Continua após a publicidade
  1. Destruição de hospitais e morte de crianças. De acordo com a ONU, mais de 11 mil civis já morreram em Gaza --4.500 deles, crianças. O Exército israelense também tem assumido ataques a hospitais, universidades e ambulâncias por, supostamente, esconderem terroristas do Hamas. A escalada das mortes, sem sinal de arrefecimento, tem revoltado o presidente, que já falou que Israel "joga bombas sem critério".
  2. Demora na liberação de brasileiros. Após mais de 20 dias com a lista dos brasileiros nas mãos, ficou claro para o governo brasileiro de que a demora para a liberação partiu do governo israelense.
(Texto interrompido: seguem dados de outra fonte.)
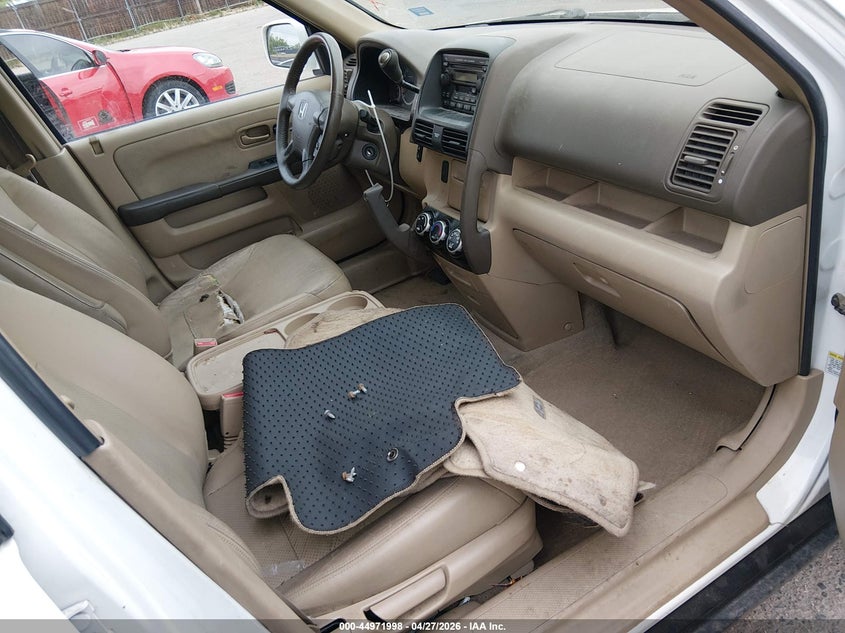 2006 Honda Cr-V Se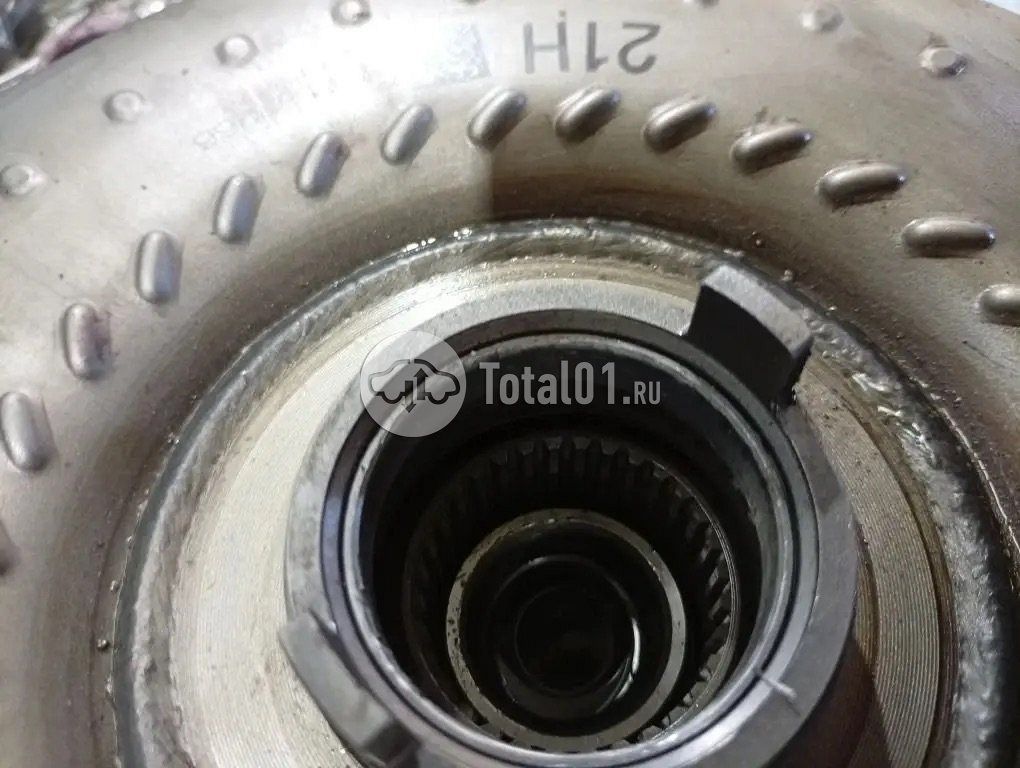 Фото Nissan Teana 18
Se antes isso não era dito abertamente, agora Lula já fala que a saída "dependia da boa vontade" de Tel Aviv. O falso alarme para a saída na última quarta-feira (8), quando estava programada a liberação, o irritou especialmente.
  3. Embaixador de Israel com Bolsonaro. O Itamaraty viu como grave o encontro do embaixador de Israel, Daniel Zohar Zonshine, com o ex-presidente Jair Bolsonaro (PL) na Câmara dos Deputados em meio às negociações de repatriação. Lula teria considerado a atitude "inadmissível", sob suspeita de que havia aval do governo de Benjamin Netanyahu, apoiador do ex-presidente, mas foi aconselhado a não se pronunciar até que a situação dos brasileiros fosse resolvida.

Uso político por Bolsonaro

Lulistas também comemoraram discretamente o fracasso da narrativa de bolsonaristas e da oposição de que o ex-presidente teria sido o responsável pela repatriação dos brasileiros.

Petistas não só ironizaram o encontro —com direito a uma mensagem de deboche do ministro da Secom (Secretaria de Comunicação Social), Paulo Pimenta— como retomaram vídeos de Bolsonaro quando estourou o conflito entre Rússia e Ucrânia. Como presidente, Bolsonaro foi cobrado pela demora para retirar compatriotas do país europeu.

O consenso, tanto no Planalto quanto no Itamaraty, é que a narrativa bolsonarista não pegou —pegou, na verdade, mal para Zonshine, que teve de se explicar.